In a recent interview with “The Classic Metal Show”, Harnell said that he had no regrets about the time he spent with SKID ROW.
“I don’t have a lot to say about it,” he said about his exit from SKID ROW. “[Being in the band] was a great experience for me. I got to play a lot of shows in the U.S., which I hadn’t done in a long time with TNT outside of the acoustic shows that I do on my own. So it was really great to reconnect with a lot of American fans all over the country. And I got to play León, Mexico, which was really, really amazing. Honestly, it was a really good experience for me on many levels. I’m not gonna get into the dirty details per se, but it was a good experience.”
He continued: “I think [SKID ROW guitarist] Snake [Dave Sabo] did an interview recently where he pretty much said what needed to be said. What he said reminded me of what scene in [the] ‘Rock Star’ [movie]… And you have to understand, this was the first time, really, ever for me, since I’ve been in original bands, that I was singing somebody else’s songs. And that’s fine — that’s what I signed up for, so I sort of knew that. I was hoping we’d be recording some new material and I’m sure that possibly we would have. But I just was reminded when I heard his interview of that scene in ‘Rock Star’ where they have a break, and then they show up to the recording studio after they take their little break, and Mark Wahlberg‘s character shows up to the studio with all this stuff that he’s [written]; he’s got this booklet. Well, that wasn’t me exactly, but when the bass player pulls him into the other room and says, ‘It’s really great that you’ve been working on all this stuff, but as long as you’re with STEEL [DRAGON], you’ll do the STEEL [DRAGON] thing.’ And I think that pretty much sums it up without me really getting into it. And it’s completely fine — it’s understandable — and I really don’t have anything more to add other than it was what it was.”
Harnell went on to imply that personal differences were the biggest factor in his decision to leave SKID ROW, something that he only became aware of once the group hit the road.
“I like to compare often being in a band to… In some ways — it’s not exactly the same — but in some ways, it’s like being in a relationship,” he said. ‘And I think that a lot of people would argue that you don’t really know somebody until you live with them, and I think that applies to a band as well.

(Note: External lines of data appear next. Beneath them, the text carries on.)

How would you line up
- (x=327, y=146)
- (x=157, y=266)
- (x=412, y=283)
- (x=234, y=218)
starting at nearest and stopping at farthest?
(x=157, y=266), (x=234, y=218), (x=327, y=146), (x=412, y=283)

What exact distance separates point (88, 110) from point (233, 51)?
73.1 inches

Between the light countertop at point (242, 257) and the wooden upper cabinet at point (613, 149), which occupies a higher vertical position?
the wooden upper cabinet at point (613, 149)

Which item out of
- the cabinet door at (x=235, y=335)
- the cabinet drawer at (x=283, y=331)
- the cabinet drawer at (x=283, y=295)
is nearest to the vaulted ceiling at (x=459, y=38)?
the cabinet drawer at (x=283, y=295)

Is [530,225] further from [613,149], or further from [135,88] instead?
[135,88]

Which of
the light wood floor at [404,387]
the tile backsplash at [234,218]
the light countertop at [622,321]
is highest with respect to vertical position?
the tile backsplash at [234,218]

“I have a lot of respect and admiration for [the SKID ROW] guys, and I think that they’re all very, very nice guys and very talented. I think we were just — for lack of a better word — on different pages. And that’s really it. No hard feelings or animosity on my part.

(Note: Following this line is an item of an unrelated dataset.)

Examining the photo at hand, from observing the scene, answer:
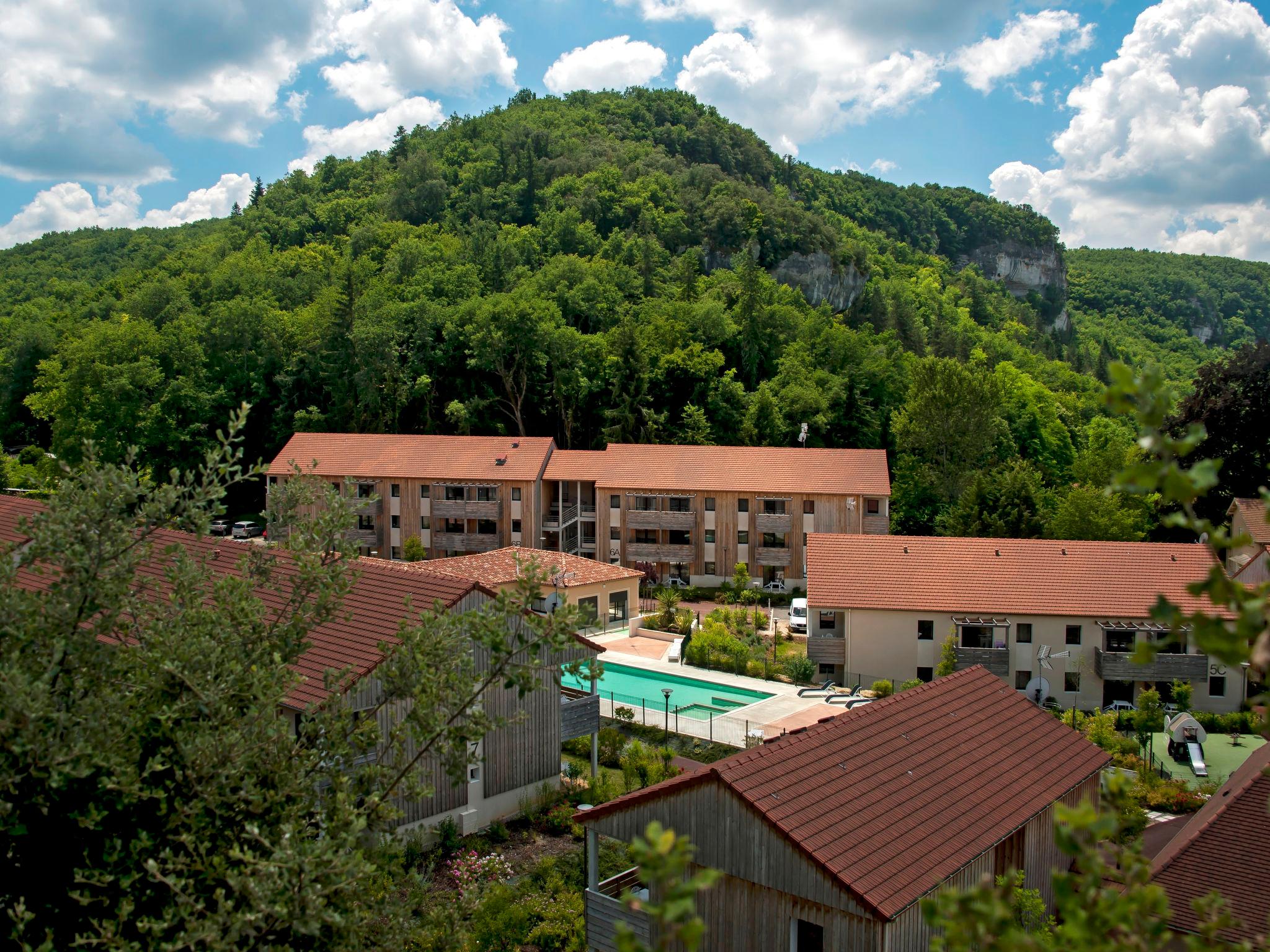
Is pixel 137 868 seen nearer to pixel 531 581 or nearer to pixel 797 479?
pixel 531 581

“If I had to do it over again, the one thing I would change is I would have left differently and with a little bit more thought put into that process. I think I let my emotions get the best of me there. It was around the holidays, I remember that, and it was a bit abrupt and not a very cool way to do it, the way I did it. But it’s in the past. They’re obviously doing fine.”

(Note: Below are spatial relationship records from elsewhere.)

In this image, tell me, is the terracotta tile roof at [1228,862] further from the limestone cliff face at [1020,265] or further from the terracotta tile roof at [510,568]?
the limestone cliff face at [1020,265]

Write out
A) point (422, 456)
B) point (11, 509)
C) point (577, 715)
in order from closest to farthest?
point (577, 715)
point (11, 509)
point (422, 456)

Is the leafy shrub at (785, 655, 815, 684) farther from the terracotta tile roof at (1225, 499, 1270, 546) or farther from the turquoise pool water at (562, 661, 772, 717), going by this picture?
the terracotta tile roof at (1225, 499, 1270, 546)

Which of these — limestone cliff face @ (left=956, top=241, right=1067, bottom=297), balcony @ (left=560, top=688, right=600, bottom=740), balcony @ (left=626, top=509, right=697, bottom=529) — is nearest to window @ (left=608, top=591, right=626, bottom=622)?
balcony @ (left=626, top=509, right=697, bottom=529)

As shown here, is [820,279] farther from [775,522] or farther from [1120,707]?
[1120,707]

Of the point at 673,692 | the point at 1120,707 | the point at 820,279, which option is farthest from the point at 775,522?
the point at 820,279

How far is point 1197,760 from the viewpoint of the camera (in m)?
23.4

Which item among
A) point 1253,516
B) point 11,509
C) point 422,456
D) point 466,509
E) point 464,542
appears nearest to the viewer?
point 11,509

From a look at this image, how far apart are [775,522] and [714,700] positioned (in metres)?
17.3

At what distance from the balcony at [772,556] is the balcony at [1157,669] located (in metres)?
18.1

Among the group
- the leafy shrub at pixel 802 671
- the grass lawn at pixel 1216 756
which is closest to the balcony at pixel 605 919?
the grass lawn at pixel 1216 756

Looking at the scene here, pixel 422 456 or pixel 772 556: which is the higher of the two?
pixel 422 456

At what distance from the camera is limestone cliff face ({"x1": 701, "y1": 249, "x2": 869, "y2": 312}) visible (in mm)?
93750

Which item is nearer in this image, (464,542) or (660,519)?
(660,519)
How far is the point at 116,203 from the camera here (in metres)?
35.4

Sabo told the “Trunk Nation” show last November that things fell apart so quickly with Harnell because “some things just aren’t meant to work… they just don’t work together. Knowing him before and then working with him, it was two separate… it really was two different things,” he explained. “A lot of conflict, a lot of butting heads, and it just… it never meshed, it was never right. We knew him for a long time, [but we] never worked with him — never worked in a band situation, in a band environment with him. And you know what — for better or for worse, this is our band; it belongs to us. And so if someone is gonna come in and work with us, we have a certain way that we do things, and that may not work for some people. It didn’t work for him. Look, [he’s] a talented guy; it just wasn’t right for us.”
Harnell was replaced in SKID ROW by South African-born, British-based singer ZP Theart, who previously fronted DRAGONFORCE, TANK and I AM I.